> [Exercise prompt]:
The pictures are to be dropped, and the records below are to be restated word for word.
═══ Data for analysis
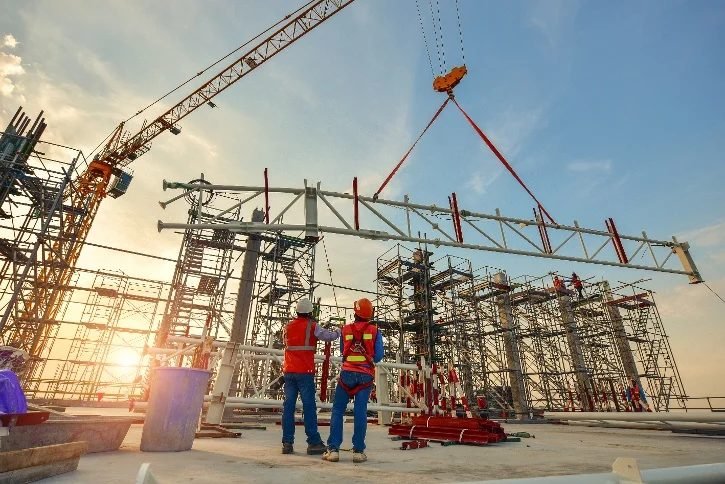 Two workers watching a tower crane lift a structural steel truss on a commercial jobsite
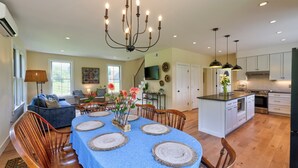 A spacious kitchen with modern appliances, a dining area with a blue tablecloth and wooden chairs, and a cozy living room with a sofa and a lamp. - Picturesque Farmhouse Retreat Minutes from Stowe (Morrisville)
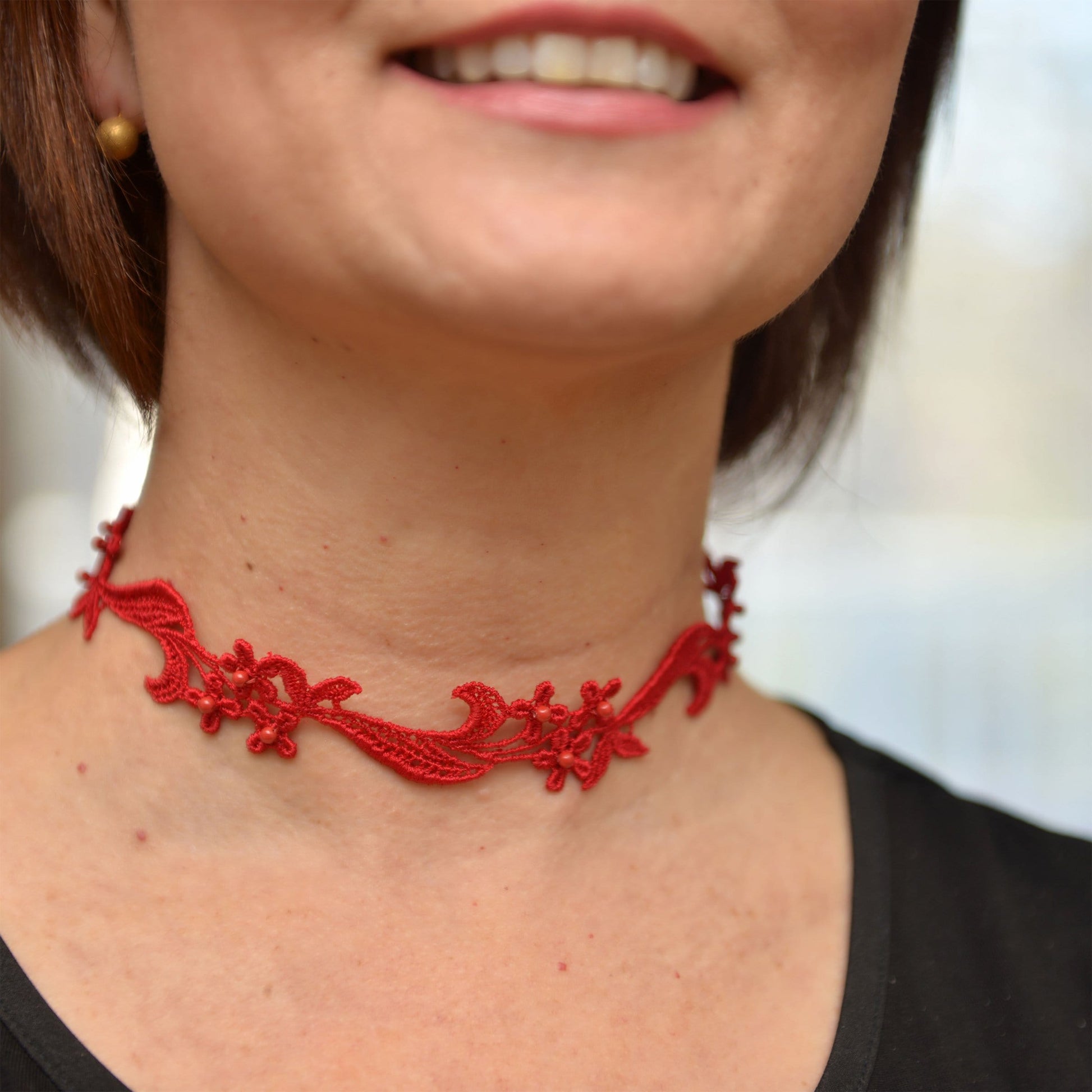 Lifestyle image of a woman wearing  a Red Lace Choker with red Pearls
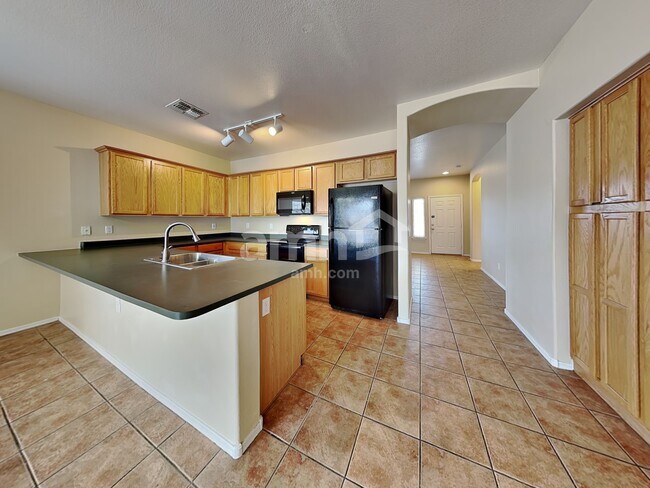 Foto del edificio - 11852 W Cambridge Ave
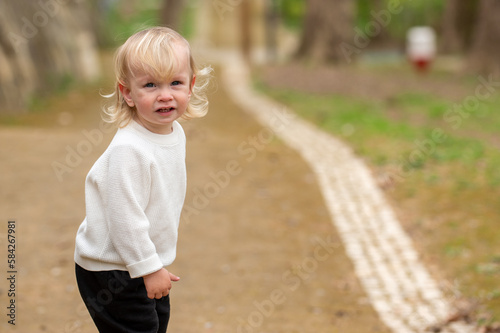 Cute blonde kid in a white sweater is walking around a park. Interested caucasian baby boy alone on a sidewalk on a chilly day. A boy in a white sweater exploring the world outdoors.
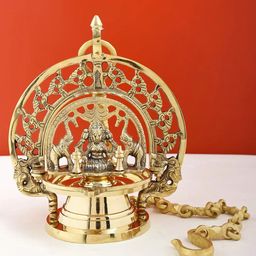 Exotic India Gold-Toned Brass Gajalakshmi Oil Lamp-image-56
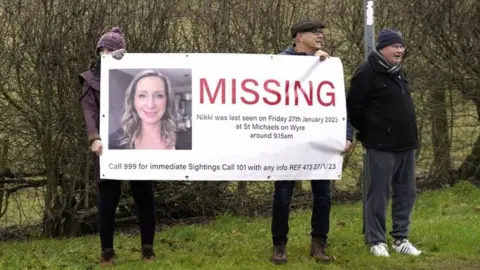 PA Media Members of the public line the road into St Michael"s on Wyre, Lancashire, with missing posters of Nicola Bulley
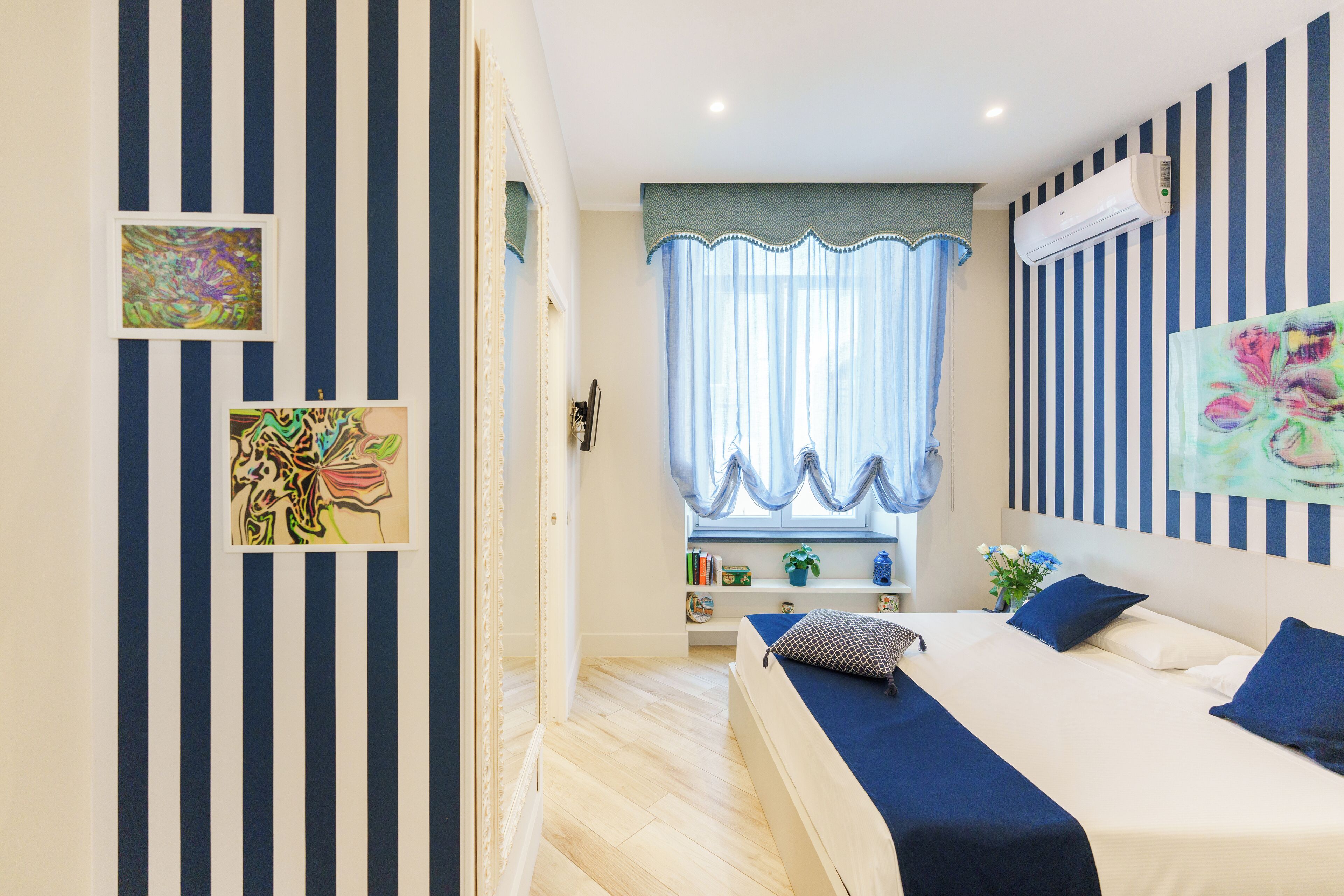 A bedroom with striped walls, a bed with blue bedding, a window with curtains, and artwork on the walls.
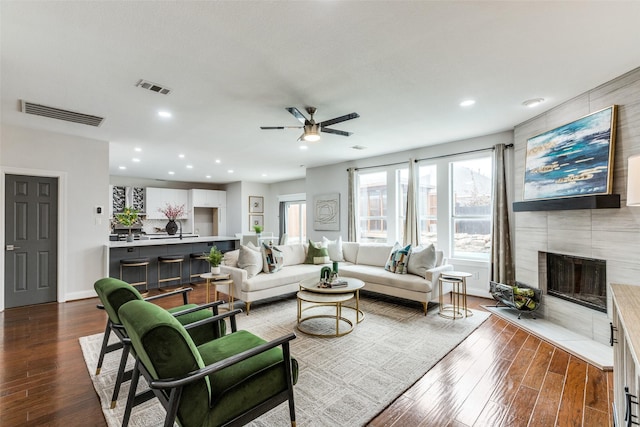 living room with ceiling fan and a fireplace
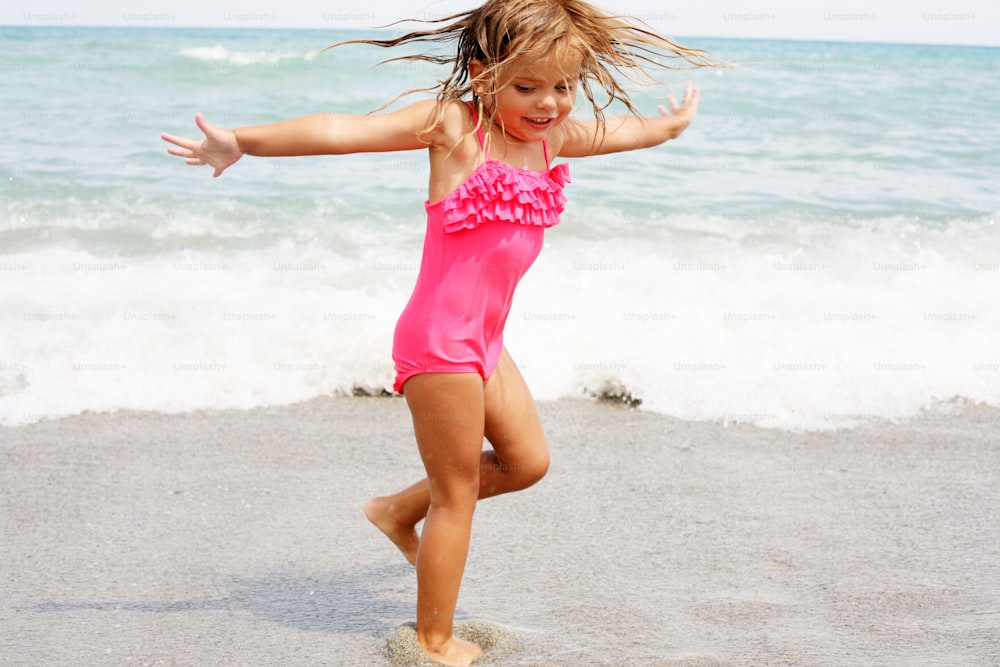 Blondes kleines Mädchen genießt am Strand.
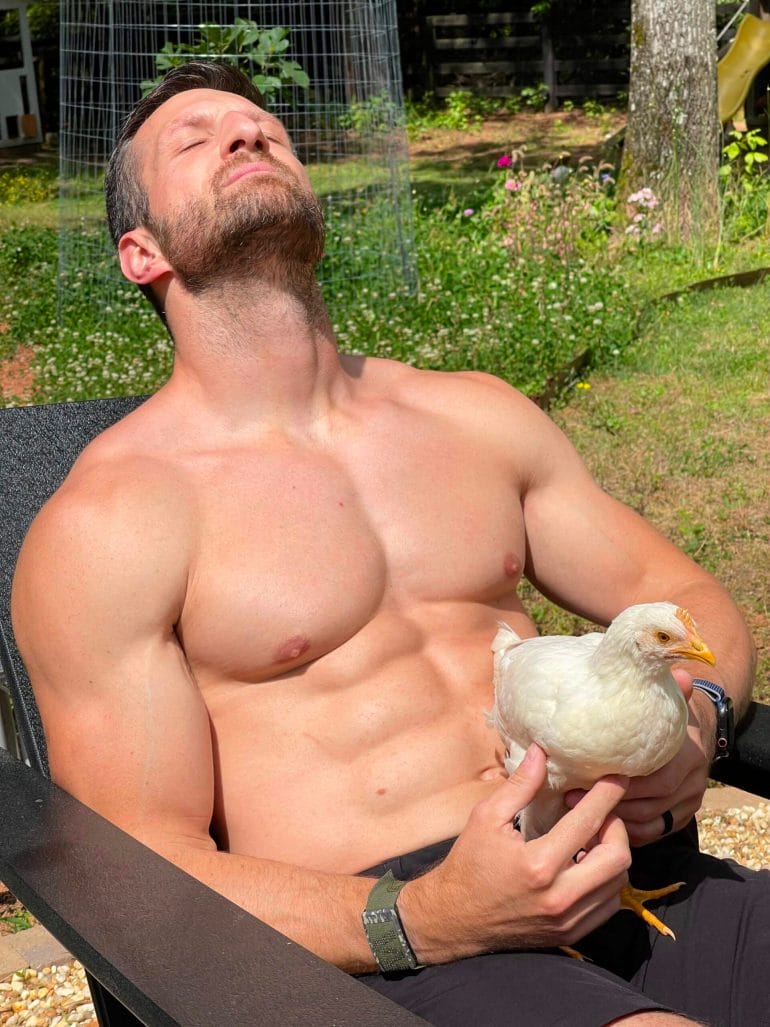Michael Kummer relaxing in a sun with a chicken.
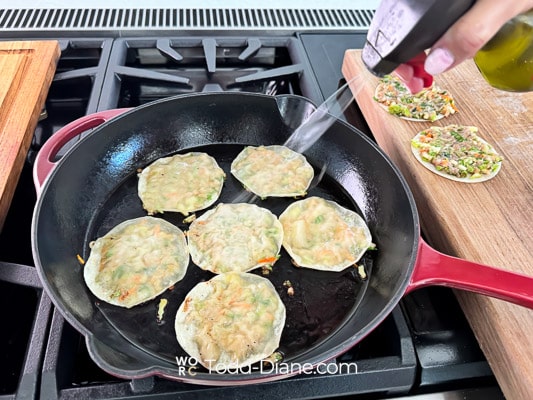 light oil spray over the dumplings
══════
> [Completed task]:
 Two workers watching a tower crane lift a structural steel truss on a commercial jobsite
 A spacious kitchen with modern appliances, a dining area with a blue tablecloth and wooden chairs, and a cozy living room with a sofa and a lamp. - Picturesque Farmhouse Retreat Minutes from Stowe (Morrisville)
 Lifestyle image of a woman wearing  a Red Lace Choker with red Pearls
 Foto del edificio - 11852 W Cambridge Ave
 Cute blonde kid in a white sweater is walking around a park. Interested caucasian baby boy alone on a sidewalk on a chilly day. A boy in a white sweater exploring the world outdoors.
 Exotic India Gold-Toned Brass Gajalakshmi Oil Lamp-image-56
 PA Media Members of the public line the road into St Michael"s on Wyre, Lancashire, with missing posters of Nicola Bulley
 A bedroom with striped walls, a bed with blue bedding, a window with curtains, and artwork on the walls.
 living room with ceiling fan and a fireplace
 Blondes kleines Mädchen genießt am Strand.
Michael Kummer relaxing in a sun with a chicken.
 light oil spray over the dumplings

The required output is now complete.